Schneider Electric, yarı iletken şirketlerinin sürdürülebilirlik ve karbondan arındırma zorluklarını aşmalarına yardımcı olma konusunda uzun süredir önemli bir rol oynuyor. Örneğin şirket yakın zamanda dünyanın önde gelen yarı iletken tasarım ve üretim şirketlerinden biri olan Intel ve dünyanın en büyük yarı iletken ve ekran ekipmanı şirketi Applied Materials ile "Catalyze" girişimini başlatmak için ortaklık kurdu: kullanımı hızlandıracak yeni bir işbirlikçi girişim. Küresel yarı iletken değer zincirinde yenilenebilir enerjinin Catalyze programının yardımıyla yarı iletken endüstrisi liderleri, aşağıdakiler de dahil olmak üzere bir dizi sürdürülebilirlik ve darbe direnci hedeflerine ulaşabilecek:

 

◎ Yenilenebilir enerji projelerinin dağıtımını hızlandırmak için enerji satın alma gücünü yarı iletken değer zincirine entegre edin

◎ Şebeke ölçeğinde enerji satın alma anlaşması pazarına katılın

◎ Net sıfır enerji hedefi açığını kapatmak amacıyla tedarik zinciri planlamasına yönelik operasyonel modeller geliştirmek

◎ Dünyanın yarı iletken değer zincirinin faaliyet gösterdiği belirli bölgelerinde, Yenilenebilir enerji bulunabilirliğine ilişkin farkındalığın artırılması

◎ Sonraki adımları net bir şekilde yönlendirmek için yarı iletken endüstrisine liderlik etmek

 

5,Yarı iletken üretiminde sürdürülebilir güç

Sonuçta proaktif sürdürülebilirlik önlemleri yalnızca küresel çevre hedefleriyle tutarlı olmakla kalmıyor, aynı zamanda yarı iletken üretim tesislerinin kârlılığı açısından da anlamlı.

 

Araştırmalar, sürdürülebilirlik stratejilerinin uygulanmasının maliyetleri azaltabileceğini ve işletme karları üzerinde %60'a kadar olumlu bir etki yaratabileceğini göstermiştir.
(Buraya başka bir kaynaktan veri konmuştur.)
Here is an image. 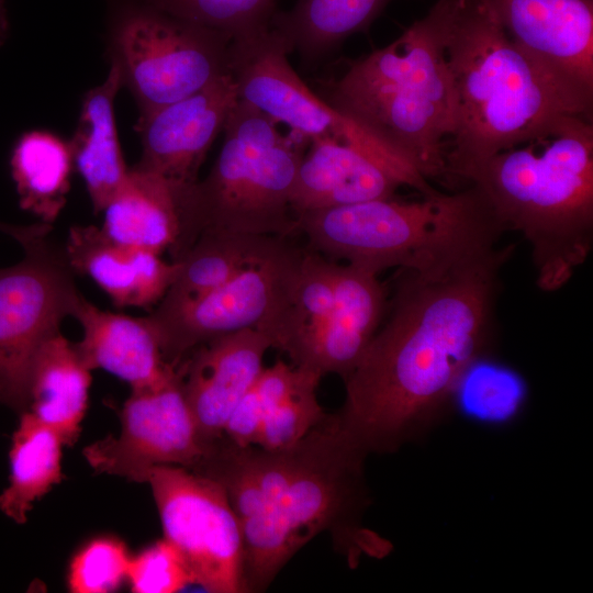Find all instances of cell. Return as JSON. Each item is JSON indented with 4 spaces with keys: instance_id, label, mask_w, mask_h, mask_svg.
I'll list each match as a JSON object with an SVG mask.
<instances>
[{
    "instance_id": "1",
    "label": "cell",
    "mask_w": 593,
    "mask_h": 593,
    "mask_svg": "<svg viewBox=\"0 0 593 593\" xmlns=\"http://www.w3.org/2000/svg\"><path fill=\"white\" fill-rule=\"evenodd\" d=\"M510 246L436 272L401 270L384 316L345 381L337 412L370 452H393L444 421L491 340Z\"/></svg>"
},
{
    "instance_id": "2",
    "label": "cell",
    "mask_w": 593,
    "mask_h": 593,
    "mask_svg": "<svg viewBox=\"0 0 593 593\" xmlns=\"http://www.w3.org/2000/svg\"><path fill=\"white\" fill-rule=\"evenodd\" d=\"M367 450L337 413L293 445L266 450L215 441L193 472L219 482L238 518L244 544L245 593L266 591L281 569L321 533L349 567L381 559L392 544L366 527L370 504Z\"/></svg>"
},
{
    "instance_id": "3",
    "label": "cell",
    "mask_w": 593,
    "mask_h": 593,
    "mask_svg": "<svg viewBox=\"0 0 593 593\" xmlns=\"http://www.w3.org/2000/svg\"><path fill=\"white\" fill-rule=\"evenodd\" d=\"M502 226L532 247L537 284L562 288L593 243V127L589 116L560 115L465 177Z\"/></svg>"
},
{
    "instance_id": "4",
    "label": "cell",
    "mask_w": 593,
    "mask_h": 593,
    "mask_svg": "<svg viewBox=\"0 0 593 593\" xmlns=\"http://www.w3.org/2000/svg\"><path fill=\"white\" fill-rule=\"evenodd\" d=\"M445 59L457 113L446 172L462 179L560 115L589 116L480 0H450Z\"/></svg>"
},
{
    "instance_id": "5",
    "label": "cell",
    "mask_w": 593,
    "mask_h": 593,
    "mask_svg": "<svg viewBox=\"0 0 593 593\" xmlns=\"http://www.w3.org/2000/svg\"><path fill=\"white\" fill-rule=\"evenodd\" d=\"M306 248L380 273L436 272L497 247L505 228L473 184L405 202L393 198L327 208L298 217Z\"/></svg>"
},
{
    "instance_id": "6",
    "label": "cell",
    "mask_w": 593,
    "mask_h": 593,
    "mask_svg": "<svg viewBox=\"0 0 593 593\" xmlns=\"http://www.w3.org/2000/svg\"><path fill=\"white\" fill-rule=\"evenodd\" d=\"M450 0H438L385 47L354 61L332 88L337 110L404 156L426 179L446 174L456 131L455 91L445 59Z\"/></svg>"
},
{
    "instance_id": "7",
    "label": "cell",
    "mask_w": 593,
    "mask_h": 593,
    "mask_svg": "<svg viewBox=\"0 0 593 593\" xmlns=\"http://www.w3.org/2000/svg\"><path fill=\"white\" fill-rule=\"evenodd\" d=\"M223 143L203 180L172 188L179 237L169 251L179 261L204 232L289 238L299 233L292 191L307 142L281 134L276 123L238 100Z\"/></svg>"
},
{
    "instance_id": "8",
    "label": "cell",
    "mask_w": 593,
    "mask_h": 593,
    "mask_svg": "<svg viewBox=\"0 0 593 593\" xmlns=\"http://www.w3.org/2000/svg\"><path fill=\"white\" fill-rule=\"evenodd\" d=\"M111 64L139 116L186 98L228 72L231 42L142 0H109Z\"/></svg>"
},
{
    "instance_id": "9",
    "label": "cell",
    "mask_w": 593,
    "mask_h": 593,
    "mask_svg": "<svg viewBox=\"0 0 593 593\" xmlns=\"http://www.w3.org/2000/svg\"><path fill=\"white\" fill-rule=\"evenodd\" d=\"M51 224L19 226L20 261L0 268L1 403L27 411L30 377L42 344L60 332L81 298L65 248L53 243Z\"/></svg>"
},
{
    "instance_id": "10",
    "label": "cell",
    "mask_w": 593,
    "mask_h": 593,
    "mask_svg": "<svg viewBox=\"0 0 593 593\" xmlns=\"http://www.w3.org/2000/svg\"><path fill=\"white\" fill-rule=\"evenodd\" d=\"M305 249L289 239L189 306L165 317L148 315L164 358L178 363L197 346L244 329L265 334L284 353L293 336V299Z\"/></svg>"
},
{
    "instance_id": "11",
    "label": "cell",
    "mask_w": 593,
    "mask_h": 593,
    "mask_svg": "<svg viewBox=\"0 0 593 593\" xmlns=\"http://www.w3.org/2000/svg\"><path fill=\"white\" fill-rule=\"evenodd\" d=\"M145 482L164 538L181 553L194 584L211 593H245L242 529L223 486L177 466L150 469Z\"/></svg>"
},
{
    "instance_id": "12",
    "label": "cell",
    "mask_w": 593,
    "mask_h": 593,
    "mask_svg": "<svg viewBox=\"0 0 593 593\" xmlns=\"http://www.w3.org/2000/svg\"><path fill=\"white\" fill-rule=\"evenodd\" d=\"M287 43L271 24L231 42L228 72L238 100L268 119L287 124L307 142L336 138L362 144H387L356 119L317 97L288 60Z\"/></svg>"
},
{
    "instance_id": "13",
    "label": "cell",
    "mask_w": 593,
    "mask_h": 593,
    "mask_svg": "<svg viewBox=\"0 0 593 593\" xmlns=\"http://www.w3.org/2000/svg\"><path fill=\"white\" fill-rule=\"evenodd\" d=\"M121 430L83 449L98 473L144 483L147 472L160 466L193 470L209 448L186 401L181 376L163 387L132 391L120 414Z\"/></svg>"
},
{
    "instance_id": "14",
    "label": "cell",
    "mask_w": 593,
    "mask_h": 593,
    "mask_svg": "<svg viewBox=\"0 0 593 593\" xmlns=\"http://www.w3.org/2000/svg\"><path fill=\"white\" fill-rule=\"evenodd\" d=\"M309 145L291 198L296 220L311 211L393 198L402 186L414 188L422 195L437 191L388 145L328 137L316 138Z\"/></svg>"
},
{
    "instance_id": "15",
    "label": "cell",
    "mask_w": 593,
    "mask_h": 593,
    "mask_svg": "<svg viewBox=\"0 0 593 593\" xmlns=\"http://www.w3.org/2000/svg\"><path fill=\"white\" fill-rule=\"evenodd\" d=\"M586 112L593 101L592 0H480Z\"/></svg>"
},
{
    "instance_id": "16",
    "label": "cell",
    "mask_w": 593,
    "mask_h": 593,
    "mask_svg": "<svg viewBox=\"0 0 593 593\" xmlns=\"http://www.w3.org/2000/svg\"><path fill=\"white\" fill-rule=\"evenodd\" d=\"M237 101L234 80L226 72L201 90L139 116L142 156L135 167L163 178L172 188L194 183Z\"/></svg>"
},
{
    "instance_id": "17",
    "label": "cell",
    "mask_w": 593,
    "mask_h": 593,
    "mask_svg": "<svg viewBox=\"0 0 593 593\" xmlns=\"http://www.w3.org/2000/svg\"><path fill=\"white\" fill-rule=\"evenodd\" d=\"M270 348L265 334L244 329L194 347L178 363L186 401L208 448L224 437L231 415L265 368Z\"/></svg>"
},
{
    "instance_id": "18",
    "label": "cell",
    "mask_w": 593,
    "mask_h": 593,
    "mask_svg": "<svg viewBox=\"0 0 593 593\" xmlns=\"http://www.w3.org/2000/svg\"><path fill=\"white\" fill-rule=\"evenodd\" d=\"M323 377L279 359L265 367L231 415L224 436L266 450L293 445L326 414L316 394Z\"/></svg>"
},
{
    "instance_id": "19",
    "label": "cell",
    "mask_w": 593,
    "mask_h": 593,
    "mask_svg": "<svg viewBox=\"0 0 593 593\" xmlns=\"http://www.w3.org/2000/svg\"><path fill=\"white\" fill-rule=\"evenodd\" d=\"M366 268L335 264L334 305L314 337L291 360L294 366L339 374L343 379L359 362L379 328L387 309L384 287Z\"/></svg>"
},
{
    "instance_id": "20",
    "label": "cell",
    "mask_w": 593,
    "mask_h": 593,
    "mask_svg": "<svg viewBox=\"0 0 593 593\" xmlns=\"http://www.w3.org/2000/svg\"><path fill=\"white\" fill-rule=\"evenodd\" d=\"M65 251L74 272L93 280L120 307L158 304L180 270L179 261L115 242L94 225L71 226Z\"/></svg>"
},
{
    "instance_id": "21",
    "label": "cell",
    "mask_w": 593,
    "mask_h": 593,
    "mask_svg": "<svg viewBox=\"0 0 593 593\" xmlns=\"http://www.w3.org/2000/svg\"><path fill=\"white\" fill-rule=\"evenodd\" d=\"M72 316L82 328L75 347L90 370H105L132 391L157 389L176 376L177 366L165 360L148 316L104 311L82 295Z\"/></svg>"
},
{
    "instance_id": "22",
    "label": "cell",
    "mask_w": 593,
    "mask_h": 593,
    "mask_svg": "<svg viewBox=\"0 0 593 593\" xmlns=\"http://www.w3.org/2000/svg\"><path fill=\"white\" fill-rule=\"evenodd\" d=\"M122 86L120 70L111 64L105 80L85 94L77 127L68 143L94 213L103 212L130 169L123 158L114 116V99Z\"/></svg>"
},
{
    "instance_id": "23",
    "label": "cell",
    "mask_w": 593,
    "mask_h": 593,
    "mask_svg": "<svg viewBox=\"0 0 593 593\" xmlns=\"http://www.w3.org/2000/svg\"><path fill=\"white\" fill-rule=\"evenodd\" d=\"M289 238L202 233L179 260L177 278L158 303L154 317L171 315L223 286L277 250Z\"/></svg>"
},
{
    "instance_id": "24",
    "label": "cell",
    "mask_w": 593,
    "mask_h": 593,
    "mask_svg": "<svg viewBox=\"0 0 593 593\" xmlns=\"http://www.w3.org/2000/svg\"><path fill=\"white\" fill-rule=\"evenodd\" d=\"M90 372L75 343L60 332L49 336L34 358L27 411L56 432L64 445L72 446L80 435L88 406Z\"/></svg>"
},
{
    "instance_id": "25",
    "label": "cell",
    "mask_w": 593,
    "mask_h": 593,
    "mask_svg": "<svg viewBox=\"0 0 593 593\" xmlns=\"http://www.w3.org/2000/svg\"><path fill=\"white\" fill-rule=\"evenodd\" d=\"M102 231L113 240L161 255L179 237L172 187L135 166L103 210Z\"/></svg>"
},
{
    "instance_id": "26",
    "label": "cell",
    "mask_w": 593,
    "mask_h": 593,
    "mask_svg": "<svg viewBox=\"0 0 593 593\" xmlns=\"http://www.w3.org/2000/svg\"><path fill=\"white\" fill-rule=\"evenodd\" d=\"M64 443L31 412L20 414L9 451V484L0 494V511L18 524L27 519L33 504L58 484Z\"/></svg>"
},
{
    "instance_id": "27",
    "label": "cell",
    "mask_w": 593,
    "mask_h": 593,
    "mask_svg": "<svg viewBox=\"0 0 593 593\" xmlns=\"http://www.w3.org/2000/svg\"><path fill=\"white\" fill-rule=\"evenodd\" d=\"M11 174L20 206L53 223L66 204L74 167L69 144L46 131H31L15 143Z\"/></svg>"
},
{
    "instance_id": "28",
    "label": "cell",
    "mask_w": 593,
    "mask_h": 593,
    "mask_svg": "<svg viewBox=\"0 0 593 593\" xmlns=\"http://www.w3.org/2000/svg\"><path fill=\"white\" fill-rule=\"evenodd\" d=\"M390 0H299L276 12L271 26L290 52L306 59L323 56L354 33L365 30Z\"/></svg>"
},
{
    "instance_id": "29",
    "label": "cell",
    "mask_w": 593,
    "mask_h": 593,
    "mask_svg": "<svg viewBox=\"0 0 593 593\" xmlns=\"http://www.w3.org/2000/svg\"><path fill=\"white\" fill-rule=\"evenodd\" d=\"M230 42L271 24L277 0H142Z\"/></svg>"
},
{
    "instance_id": "30",
    "label": "cell",
    "mask_w": 593,
    "mask_h": 593,
    "mask_svg": "<svg viewBox=\"0 0 593 593\" xmlns=\"http://www.w3.org/2000/svg\"><path fill=\"white\" fill-rule=\"evenodd\" d=\"M131 555L116 537L101 536L87 541L70 560L67 584L74 593H109L127 580Z\"/></svg>"
},
{
    "instance_id": "31",
    "label": "cell",
    "mask_w": 593,
    "mask_h": 593,
    "mask_svg": "<svg viewBox=\"0 0 593 593\" xmlns=\"http://www.w3.org/2000/svg\"><path fill=\"white\" fill-rule=\"evenodd\" d=\"M475 376L474 379L467 372L456 393H461L462 412L485 424L512 422L523 404V391L517 380L494 370H480Z\"/></svg>"
},
{
    "instance_id": "32",
    "label": "cell",
    "mask_w": 593,
    "mask_h": 593,
    "mask_svg": "<svg viewBox=\"0 0 593 593\" xmlns=\"http://www.w3.org/2000/svg\"><path fill=\"white\" fill-rule=\"evenodd\" d=\"M127 580L136 593H175L194 584L183 557L165 538L131 557Z\"/></svg>"
},
{
    "instance_id": "33",
    "label": "cell",
    "mask_w": 593,
    "mask_h": 593,
    "mask_svg": "<svg viewBox=\"0 0 593 593\" xmlns=\"http://www.w3.org/2000/svg\"><path fill=\"white\" fill-rule=\"evenodd\" d=\"M9 32V21L4 7V0H0V46L4 43Z\"/></svg>"
},
{
    "instance_id": "34",
    "label": "cell",
    "mask_w": 593,
    "mask_h": 593,
    "mask_svg": "<svg viewBox=\"0 0 593 593\" xmlns=\"http://www.w3.org/2000/svg\"><path fill=\"white\" fill-rule=\"evenodd\" d=\"M1 400H2V394H1V388H0V403H1Z\"/></svg>"
},
{
    "instance_id": "35",
    "label": "cell",
    "mask_w": 593,
    "mask_h": 593,
    "mask_svg": "<svg viewBox=\"0 0 593 593\" xmlns=\"http://www.w3.org/2000/svg\"><path fill=\"white\" fill-rule=\"evenodd\" d=\"M0 226H1V223H0Z\"/></svg>"
}]
</instances>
Ayrıca sürdürülebilir uygulamaların benimsenmesi uzun vadeli riskleri azaltır ve yeni pazarlarda fırsatlar yaratır.

 

Artık yarı iletken krizinden çıkmış gibi göründüğümüze göre, üreticiler uzun vadeli iyileştirmeler yoluyla muazzam bir büyüme elde etme potansiyeline sahipler. Sadece çok fazla para tasarrufu sağlamakla kalmıyorlar, aynı zamanda enerji verimliliği açısından da büyük olanakların önünü açıyorlar. Ve en iyi kısmı? Bunu yapabilecek araçlar tam önümüzde. Bilgili ortaklardan oluşan bir ağ yardımıyla yarı iletken şirketlerinin artık karbondan arındırmayı, dijitalleştirmeyi ve strateji oluşturmayı öğrenmesi gerekiyor.

 

FOUNTYL TEKNOLOJİLERİ PTE. LTD. Singapur merkezli olarak 10 yılı aşkın bir süredir yarı iletken alanında hassas seramik parçaların araştırma ve geliştirmesine, üretimine ve teknik hizmetlerine odaklanıyoruz. Ana ürünümüz seramik vakum aynası (pim aynası, oluk aynası, gözenekli ayna ve elektrostatik ayna), seramik uç efektör, seramik piston ve seramik kiriş ve kılavuzdur ve çeşitli seramikler (gözenekli seramik, alümina, zirkonya, silisyum nitrür, silisyum karbür) üretir. , alüminyum nitrür ve mikrodalga dielektrik seramikler ve diğer gelişmiş seramik) parçalar.